**What is asked:** Extract exactly and only the lines of the data below, starting at the line with "Would you say that" and stopping after the final line.

**Given data:**

============================================================

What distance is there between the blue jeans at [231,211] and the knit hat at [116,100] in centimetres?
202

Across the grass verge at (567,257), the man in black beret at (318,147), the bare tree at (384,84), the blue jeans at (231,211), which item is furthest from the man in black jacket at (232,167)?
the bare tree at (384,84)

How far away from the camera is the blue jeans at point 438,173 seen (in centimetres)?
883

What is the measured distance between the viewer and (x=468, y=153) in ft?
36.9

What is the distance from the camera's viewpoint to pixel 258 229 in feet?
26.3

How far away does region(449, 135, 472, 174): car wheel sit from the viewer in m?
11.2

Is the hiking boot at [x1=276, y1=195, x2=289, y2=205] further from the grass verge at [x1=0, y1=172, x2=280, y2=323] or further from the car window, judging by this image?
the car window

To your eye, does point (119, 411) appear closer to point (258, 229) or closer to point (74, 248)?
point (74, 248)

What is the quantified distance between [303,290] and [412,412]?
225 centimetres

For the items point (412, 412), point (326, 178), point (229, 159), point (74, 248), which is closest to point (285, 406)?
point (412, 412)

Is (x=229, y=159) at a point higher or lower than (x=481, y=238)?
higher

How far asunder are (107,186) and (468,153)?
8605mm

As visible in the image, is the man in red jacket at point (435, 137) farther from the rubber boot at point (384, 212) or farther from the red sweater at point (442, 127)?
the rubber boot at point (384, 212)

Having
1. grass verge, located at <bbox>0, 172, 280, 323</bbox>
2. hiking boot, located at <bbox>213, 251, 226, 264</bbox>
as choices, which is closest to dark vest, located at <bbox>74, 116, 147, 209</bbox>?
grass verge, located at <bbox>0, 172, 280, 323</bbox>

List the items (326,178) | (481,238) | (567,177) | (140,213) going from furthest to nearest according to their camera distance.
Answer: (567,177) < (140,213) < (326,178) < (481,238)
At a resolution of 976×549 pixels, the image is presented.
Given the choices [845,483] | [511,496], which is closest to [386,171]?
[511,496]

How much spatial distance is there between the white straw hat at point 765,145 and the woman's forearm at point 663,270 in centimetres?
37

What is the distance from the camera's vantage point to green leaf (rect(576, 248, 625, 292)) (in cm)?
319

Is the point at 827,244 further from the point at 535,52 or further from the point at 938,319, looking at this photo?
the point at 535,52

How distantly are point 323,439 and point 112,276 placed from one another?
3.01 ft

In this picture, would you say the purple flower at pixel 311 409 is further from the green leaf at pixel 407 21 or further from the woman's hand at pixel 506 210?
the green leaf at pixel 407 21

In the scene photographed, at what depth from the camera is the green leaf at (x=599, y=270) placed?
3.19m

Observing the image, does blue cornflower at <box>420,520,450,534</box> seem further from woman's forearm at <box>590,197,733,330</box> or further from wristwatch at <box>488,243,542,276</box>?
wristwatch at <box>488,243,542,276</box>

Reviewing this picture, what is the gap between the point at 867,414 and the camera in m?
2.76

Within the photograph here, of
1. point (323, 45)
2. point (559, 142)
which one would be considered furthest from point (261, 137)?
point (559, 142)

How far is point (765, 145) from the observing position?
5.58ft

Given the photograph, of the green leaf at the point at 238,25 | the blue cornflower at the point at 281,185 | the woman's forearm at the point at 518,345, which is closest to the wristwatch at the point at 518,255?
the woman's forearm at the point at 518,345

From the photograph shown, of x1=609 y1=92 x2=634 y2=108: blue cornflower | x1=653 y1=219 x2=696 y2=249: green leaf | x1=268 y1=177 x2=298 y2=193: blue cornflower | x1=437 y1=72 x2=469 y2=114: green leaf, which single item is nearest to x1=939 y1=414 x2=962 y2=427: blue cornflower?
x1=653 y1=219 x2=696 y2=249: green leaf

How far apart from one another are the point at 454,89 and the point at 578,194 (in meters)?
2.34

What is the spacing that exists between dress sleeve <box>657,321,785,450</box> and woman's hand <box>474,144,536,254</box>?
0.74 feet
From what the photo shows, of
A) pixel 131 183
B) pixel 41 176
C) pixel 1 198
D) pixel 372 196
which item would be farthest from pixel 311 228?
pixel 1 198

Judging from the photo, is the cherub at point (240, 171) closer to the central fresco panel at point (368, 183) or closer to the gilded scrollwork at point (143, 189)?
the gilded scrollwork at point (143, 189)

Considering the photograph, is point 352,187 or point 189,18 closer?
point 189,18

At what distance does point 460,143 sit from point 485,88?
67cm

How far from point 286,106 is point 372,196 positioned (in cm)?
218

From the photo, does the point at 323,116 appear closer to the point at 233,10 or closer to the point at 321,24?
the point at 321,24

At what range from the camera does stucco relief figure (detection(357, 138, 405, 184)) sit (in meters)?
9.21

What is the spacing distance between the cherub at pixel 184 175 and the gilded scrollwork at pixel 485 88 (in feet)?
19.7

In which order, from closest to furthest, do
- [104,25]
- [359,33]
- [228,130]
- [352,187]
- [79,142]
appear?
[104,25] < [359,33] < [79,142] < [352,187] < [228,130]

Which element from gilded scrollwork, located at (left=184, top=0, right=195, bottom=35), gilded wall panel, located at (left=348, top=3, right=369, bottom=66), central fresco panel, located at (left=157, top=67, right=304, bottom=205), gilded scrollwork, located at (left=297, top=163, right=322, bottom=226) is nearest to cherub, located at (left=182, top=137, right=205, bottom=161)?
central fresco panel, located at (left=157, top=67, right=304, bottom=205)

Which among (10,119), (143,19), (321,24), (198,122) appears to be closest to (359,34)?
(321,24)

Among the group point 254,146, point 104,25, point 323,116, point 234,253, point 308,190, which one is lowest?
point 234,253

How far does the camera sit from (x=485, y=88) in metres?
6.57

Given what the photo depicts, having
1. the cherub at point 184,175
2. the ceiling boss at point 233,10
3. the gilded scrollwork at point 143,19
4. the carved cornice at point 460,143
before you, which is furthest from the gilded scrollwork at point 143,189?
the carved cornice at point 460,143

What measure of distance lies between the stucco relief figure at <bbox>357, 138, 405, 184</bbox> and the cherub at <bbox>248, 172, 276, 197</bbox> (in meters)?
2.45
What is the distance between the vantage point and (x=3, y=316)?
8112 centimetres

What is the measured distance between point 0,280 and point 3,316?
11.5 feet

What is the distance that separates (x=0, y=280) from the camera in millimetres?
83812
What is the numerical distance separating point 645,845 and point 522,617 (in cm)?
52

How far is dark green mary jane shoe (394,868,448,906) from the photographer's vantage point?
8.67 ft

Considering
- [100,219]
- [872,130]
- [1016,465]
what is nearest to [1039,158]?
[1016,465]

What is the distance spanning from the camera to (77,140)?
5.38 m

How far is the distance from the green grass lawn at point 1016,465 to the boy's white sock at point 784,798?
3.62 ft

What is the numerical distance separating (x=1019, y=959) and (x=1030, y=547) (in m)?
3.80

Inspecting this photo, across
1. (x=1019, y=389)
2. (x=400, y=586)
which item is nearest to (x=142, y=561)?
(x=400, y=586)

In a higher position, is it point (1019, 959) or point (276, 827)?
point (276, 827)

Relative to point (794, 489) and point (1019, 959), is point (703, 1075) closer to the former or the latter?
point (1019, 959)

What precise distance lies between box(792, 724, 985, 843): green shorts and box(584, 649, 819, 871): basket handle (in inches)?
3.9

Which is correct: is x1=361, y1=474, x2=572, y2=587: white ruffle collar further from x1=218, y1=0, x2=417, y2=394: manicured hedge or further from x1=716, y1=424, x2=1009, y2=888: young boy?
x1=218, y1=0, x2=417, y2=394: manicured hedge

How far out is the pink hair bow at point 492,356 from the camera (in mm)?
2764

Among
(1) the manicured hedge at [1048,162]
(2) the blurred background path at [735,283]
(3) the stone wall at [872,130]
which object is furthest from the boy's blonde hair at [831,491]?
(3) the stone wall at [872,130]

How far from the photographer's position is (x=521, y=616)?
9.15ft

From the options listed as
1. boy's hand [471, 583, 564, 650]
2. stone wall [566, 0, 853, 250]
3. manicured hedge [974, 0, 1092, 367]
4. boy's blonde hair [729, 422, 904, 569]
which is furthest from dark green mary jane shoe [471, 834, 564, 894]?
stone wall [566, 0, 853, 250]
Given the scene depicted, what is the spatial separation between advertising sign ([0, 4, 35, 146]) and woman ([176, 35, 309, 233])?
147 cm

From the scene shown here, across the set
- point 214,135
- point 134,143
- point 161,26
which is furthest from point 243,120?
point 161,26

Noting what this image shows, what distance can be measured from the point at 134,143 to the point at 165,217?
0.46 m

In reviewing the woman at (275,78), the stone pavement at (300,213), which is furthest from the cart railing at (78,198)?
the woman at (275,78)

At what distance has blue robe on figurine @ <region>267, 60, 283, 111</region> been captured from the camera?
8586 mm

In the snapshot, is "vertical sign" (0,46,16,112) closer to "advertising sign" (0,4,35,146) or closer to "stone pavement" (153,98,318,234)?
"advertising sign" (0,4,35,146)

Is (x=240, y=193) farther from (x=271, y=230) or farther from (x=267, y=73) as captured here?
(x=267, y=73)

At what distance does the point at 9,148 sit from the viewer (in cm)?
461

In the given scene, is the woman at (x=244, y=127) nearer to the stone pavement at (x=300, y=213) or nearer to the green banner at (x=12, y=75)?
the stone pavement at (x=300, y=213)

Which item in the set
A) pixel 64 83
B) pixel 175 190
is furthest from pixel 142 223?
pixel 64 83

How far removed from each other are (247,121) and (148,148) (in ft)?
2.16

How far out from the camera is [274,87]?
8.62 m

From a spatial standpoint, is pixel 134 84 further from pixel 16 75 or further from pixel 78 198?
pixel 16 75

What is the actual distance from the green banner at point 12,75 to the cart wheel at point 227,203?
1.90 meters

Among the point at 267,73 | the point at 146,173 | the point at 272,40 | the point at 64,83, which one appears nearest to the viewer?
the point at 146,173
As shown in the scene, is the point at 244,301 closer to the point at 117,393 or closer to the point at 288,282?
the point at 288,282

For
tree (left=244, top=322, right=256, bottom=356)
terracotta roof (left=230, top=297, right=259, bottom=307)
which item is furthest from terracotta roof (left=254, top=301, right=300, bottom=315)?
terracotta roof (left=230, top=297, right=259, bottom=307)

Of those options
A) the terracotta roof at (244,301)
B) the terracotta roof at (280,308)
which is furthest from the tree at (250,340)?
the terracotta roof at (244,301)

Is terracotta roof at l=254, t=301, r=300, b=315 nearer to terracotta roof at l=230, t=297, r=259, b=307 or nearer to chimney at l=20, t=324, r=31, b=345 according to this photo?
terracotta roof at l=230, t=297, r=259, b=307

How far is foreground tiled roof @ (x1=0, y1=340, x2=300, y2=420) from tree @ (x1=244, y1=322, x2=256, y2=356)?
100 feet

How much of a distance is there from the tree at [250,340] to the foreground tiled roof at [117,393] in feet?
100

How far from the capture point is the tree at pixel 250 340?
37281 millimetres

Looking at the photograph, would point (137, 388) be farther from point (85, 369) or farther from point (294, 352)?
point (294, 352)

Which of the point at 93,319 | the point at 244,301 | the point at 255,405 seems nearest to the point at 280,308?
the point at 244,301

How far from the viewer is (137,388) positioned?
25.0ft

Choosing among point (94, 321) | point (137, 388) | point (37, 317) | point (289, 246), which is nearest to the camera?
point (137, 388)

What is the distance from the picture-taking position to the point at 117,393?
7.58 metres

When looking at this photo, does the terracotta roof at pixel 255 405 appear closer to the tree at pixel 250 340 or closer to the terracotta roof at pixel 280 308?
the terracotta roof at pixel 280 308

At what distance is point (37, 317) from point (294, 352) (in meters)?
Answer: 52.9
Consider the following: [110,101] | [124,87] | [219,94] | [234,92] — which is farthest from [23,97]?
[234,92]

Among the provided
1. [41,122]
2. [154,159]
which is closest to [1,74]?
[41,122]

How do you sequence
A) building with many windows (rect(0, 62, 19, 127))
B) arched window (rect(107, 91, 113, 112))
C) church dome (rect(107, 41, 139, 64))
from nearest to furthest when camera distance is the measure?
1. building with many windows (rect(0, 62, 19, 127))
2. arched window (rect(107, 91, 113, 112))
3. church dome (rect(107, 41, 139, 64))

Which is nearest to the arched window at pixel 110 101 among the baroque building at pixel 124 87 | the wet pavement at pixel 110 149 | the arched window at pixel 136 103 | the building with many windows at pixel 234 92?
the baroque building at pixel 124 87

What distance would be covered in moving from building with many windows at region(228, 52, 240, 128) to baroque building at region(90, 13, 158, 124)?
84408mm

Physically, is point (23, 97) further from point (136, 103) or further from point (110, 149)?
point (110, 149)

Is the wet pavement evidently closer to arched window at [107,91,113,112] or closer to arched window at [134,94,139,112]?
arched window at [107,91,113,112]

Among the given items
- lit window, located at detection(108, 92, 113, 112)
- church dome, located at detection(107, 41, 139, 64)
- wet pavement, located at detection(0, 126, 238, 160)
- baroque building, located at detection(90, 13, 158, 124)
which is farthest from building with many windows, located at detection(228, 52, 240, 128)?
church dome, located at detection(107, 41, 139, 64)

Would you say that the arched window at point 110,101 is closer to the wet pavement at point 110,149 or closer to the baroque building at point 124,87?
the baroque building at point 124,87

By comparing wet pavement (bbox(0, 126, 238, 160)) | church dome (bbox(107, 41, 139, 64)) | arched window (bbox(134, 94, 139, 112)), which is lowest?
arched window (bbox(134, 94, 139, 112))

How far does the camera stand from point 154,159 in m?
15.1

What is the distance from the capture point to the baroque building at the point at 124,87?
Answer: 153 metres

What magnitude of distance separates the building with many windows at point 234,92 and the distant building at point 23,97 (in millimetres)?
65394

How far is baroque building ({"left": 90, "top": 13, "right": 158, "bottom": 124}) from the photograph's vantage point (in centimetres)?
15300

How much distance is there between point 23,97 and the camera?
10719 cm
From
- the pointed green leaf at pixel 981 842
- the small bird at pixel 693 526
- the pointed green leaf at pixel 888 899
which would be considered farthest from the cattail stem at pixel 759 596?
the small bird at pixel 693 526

============================================================

**Final answer:**
Would you say that the arched window at point 110,101 is closer to the wet pavement at point 110,149 or closer to the baroque building at point 124,87?
the baroque building at point 124,87

By comparing wet pavement (bbox(0, 126, 238, 160)) | church dome (bbox(107, 41, 139, 64)) | arched window (bbox(134, 94, 139, 112)), which is lowest?
arched window (bbox(134, 94, 139, 112))

How far does the camera stand from point 154,159 in m?
15.1

What is the distance from the capture point to the baroque building at the point at 124,87?
Answer: 153 metres

What magnitude of distance separates the building with many windows at point 234,92 and the distant building at point 23,97 (in millimetres)?
65394

How far is baroque building ({"left": 90, "top": 13, "right": 158, "bottom": 124}) from the photograph's vantage point (in centimetres)?
15300

How much distance is there between point 23,97 and the camera?
10719 cm
From
- the pointed green leaf at pixel 981 842
- the small bird at pixel 693 526
- the pointed green leaf at pixel 888 899
which would be considered farthest from the cattail stem at pixel 759 596?
the small bird at pixel 693 526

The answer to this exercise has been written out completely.